> **Exercise goal**: Format the lines of the data from the one containing "What is the measurable" through the one containing "5343 millimetres", inclusive, as a JSON list of strings with one string per line. Leave out any blank lines.

> **Dataset items**:
● ● ● ● ●
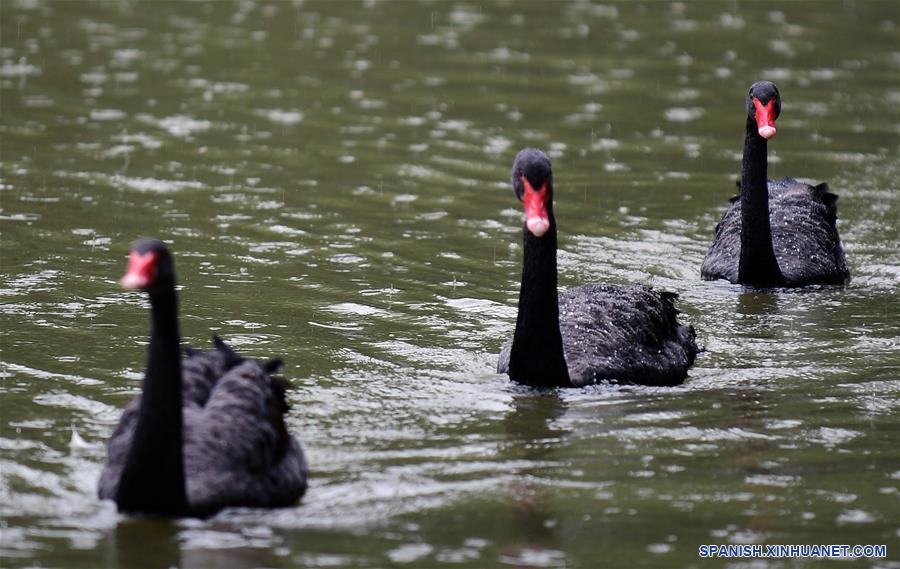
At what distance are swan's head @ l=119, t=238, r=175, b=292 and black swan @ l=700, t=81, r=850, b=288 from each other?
590cm

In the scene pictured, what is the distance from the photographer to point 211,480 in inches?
270

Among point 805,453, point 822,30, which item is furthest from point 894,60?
point 805,453

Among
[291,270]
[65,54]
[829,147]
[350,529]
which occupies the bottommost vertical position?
[350,529]

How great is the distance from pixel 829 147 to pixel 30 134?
7968 mm

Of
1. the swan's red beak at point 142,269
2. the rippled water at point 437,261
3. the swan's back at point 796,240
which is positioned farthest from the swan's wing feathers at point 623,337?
the swan's red beak at point 142,269

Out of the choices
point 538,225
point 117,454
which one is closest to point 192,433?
point 117,454

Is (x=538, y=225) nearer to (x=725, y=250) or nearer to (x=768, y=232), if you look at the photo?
(x=768, y=232)

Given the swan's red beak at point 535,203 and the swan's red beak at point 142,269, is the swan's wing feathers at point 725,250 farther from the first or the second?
the swan's red beak at point 142,269

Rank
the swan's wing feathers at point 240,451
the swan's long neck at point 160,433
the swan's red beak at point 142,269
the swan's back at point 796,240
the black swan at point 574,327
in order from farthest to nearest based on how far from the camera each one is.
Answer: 1. the swan's back at point 796,240
2. the black swan at point 574,327
3. the swan's wing feathers at point 240,451
4. the swan's long neck at point 160,433
5. the swan's red beak at point 142,269

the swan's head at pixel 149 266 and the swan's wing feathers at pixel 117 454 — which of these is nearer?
the swan's head at pixel 149 266

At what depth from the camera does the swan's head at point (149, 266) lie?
21.1ft

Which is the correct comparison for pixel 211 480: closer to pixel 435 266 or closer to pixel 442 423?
pixel 442 423

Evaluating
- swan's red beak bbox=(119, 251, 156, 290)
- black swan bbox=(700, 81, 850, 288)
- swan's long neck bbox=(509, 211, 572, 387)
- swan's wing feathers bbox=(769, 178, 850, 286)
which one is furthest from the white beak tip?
swan's wing feathers bbox=(769, 178, 850, 286)

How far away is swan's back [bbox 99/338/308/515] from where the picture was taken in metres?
6.87
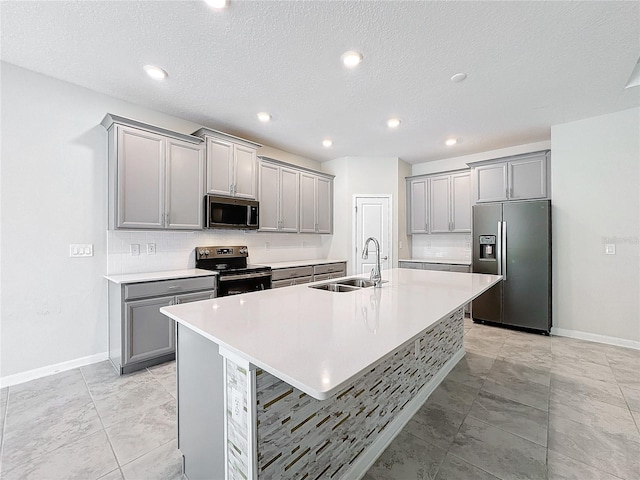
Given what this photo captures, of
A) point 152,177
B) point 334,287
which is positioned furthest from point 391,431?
point 152,177

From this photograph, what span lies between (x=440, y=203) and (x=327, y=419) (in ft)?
14.6

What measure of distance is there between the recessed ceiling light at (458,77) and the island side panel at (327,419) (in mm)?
2350

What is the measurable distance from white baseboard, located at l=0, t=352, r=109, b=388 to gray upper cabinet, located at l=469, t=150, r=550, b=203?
5343 millimetres

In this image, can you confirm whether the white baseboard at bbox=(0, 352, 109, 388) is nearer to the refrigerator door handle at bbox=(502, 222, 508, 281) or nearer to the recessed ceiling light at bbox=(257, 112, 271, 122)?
the recessed ceiling light at bbox=(257, 112, 271, 122)

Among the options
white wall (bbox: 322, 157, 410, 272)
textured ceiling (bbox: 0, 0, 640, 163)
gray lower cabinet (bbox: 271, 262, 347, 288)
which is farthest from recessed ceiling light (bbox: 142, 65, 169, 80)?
white wall (bbox: 322, 157, 410, 272)

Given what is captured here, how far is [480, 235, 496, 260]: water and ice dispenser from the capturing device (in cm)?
399

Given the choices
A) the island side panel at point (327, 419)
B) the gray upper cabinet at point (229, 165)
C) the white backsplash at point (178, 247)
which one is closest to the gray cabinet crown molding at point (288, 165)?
the gray upper cabinet at point (229, 165)

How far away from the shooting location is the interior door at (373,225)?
5.09m

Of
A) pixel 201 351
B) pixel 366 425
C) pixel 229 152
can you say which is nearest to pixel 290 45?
pixel 229 152

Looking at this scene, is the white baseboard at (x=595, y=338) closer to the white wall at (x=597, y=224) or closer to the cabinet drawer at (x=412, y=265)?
the white wall at (x=597, y=224)

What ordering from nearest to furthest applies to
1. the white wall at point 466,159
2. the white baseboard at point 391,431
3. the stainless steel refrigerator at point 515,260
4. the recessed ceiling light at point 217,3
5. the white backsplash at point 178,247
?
the white baseboard at point 391,431
the recessed ceiling light at point 217,3
the white backsplash at point 178,247
the stainless steel refrigerator at point 515,260
the white wall at point 466,159

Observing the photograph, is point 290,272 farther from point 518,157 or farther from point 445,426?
point 518,157

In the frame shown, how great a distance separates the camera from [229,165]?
11.7 feet

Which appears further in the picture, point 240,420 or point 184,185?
point 184,185
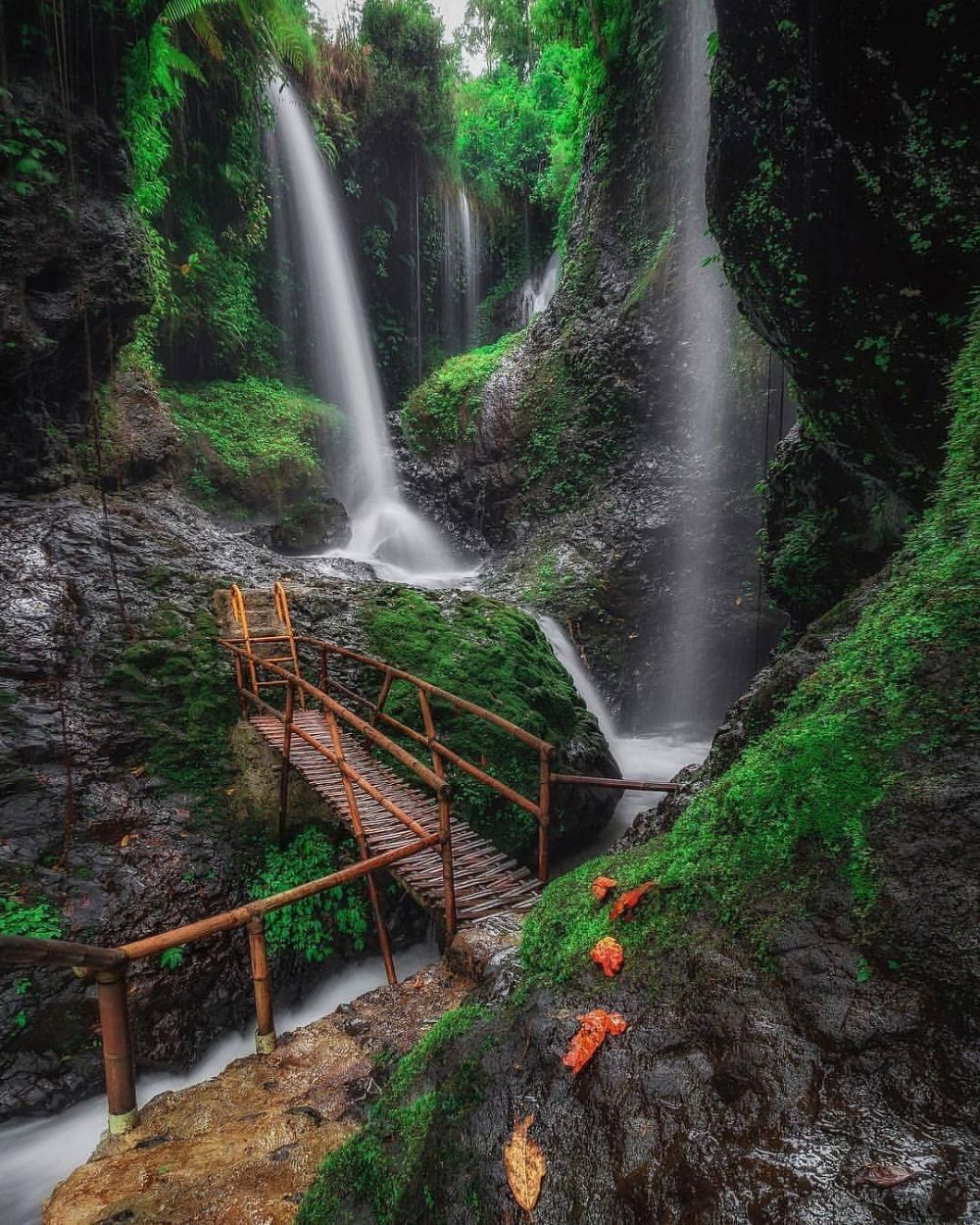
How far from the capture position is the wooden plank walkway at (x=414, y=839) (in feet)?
12.6

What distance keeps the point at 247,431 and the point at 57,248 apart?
5940 millimetres

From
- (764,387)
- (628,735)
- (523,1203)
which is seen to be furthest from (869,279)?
(764,387)

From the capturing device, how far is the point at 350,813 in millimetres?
3898

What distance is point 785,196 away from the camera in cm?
371

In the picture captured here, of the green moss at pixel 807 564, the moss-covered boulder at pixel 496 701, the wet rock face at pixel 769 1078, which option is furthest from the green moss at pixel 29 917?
the green moss at pixel 807 564

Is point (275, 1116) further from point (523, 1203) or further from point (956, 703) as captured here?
point (956, 703)

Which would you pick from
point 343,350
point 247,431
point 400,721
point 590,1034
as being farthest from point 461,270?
point 590,1034

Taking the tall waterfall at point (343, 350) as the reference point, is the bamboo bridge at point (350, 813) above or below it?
below

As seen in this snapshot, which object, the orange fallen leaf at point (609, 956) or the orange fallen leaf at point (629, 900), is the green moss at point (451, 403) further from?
the orange fallen leaf at point (609, 956)

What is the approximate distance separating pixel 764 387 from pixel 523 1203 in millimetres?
12281

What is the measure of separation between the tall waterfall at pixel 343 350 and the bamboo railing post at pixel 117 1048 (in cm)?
1116

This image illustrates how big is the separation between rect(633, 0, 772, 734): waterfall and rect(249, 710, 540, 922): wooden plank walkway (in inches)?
241

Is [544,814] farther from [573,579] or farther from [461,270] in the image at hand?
● ● ● ● ●
> **Solution to this problem**:
[
  "What is the measurable distance from white baseboard, located at l=0, t=352, r=109, b=388 to gray upper cabinet, located at l=469, t=150, r=550, b=203?",
  "5343 millimetres"
]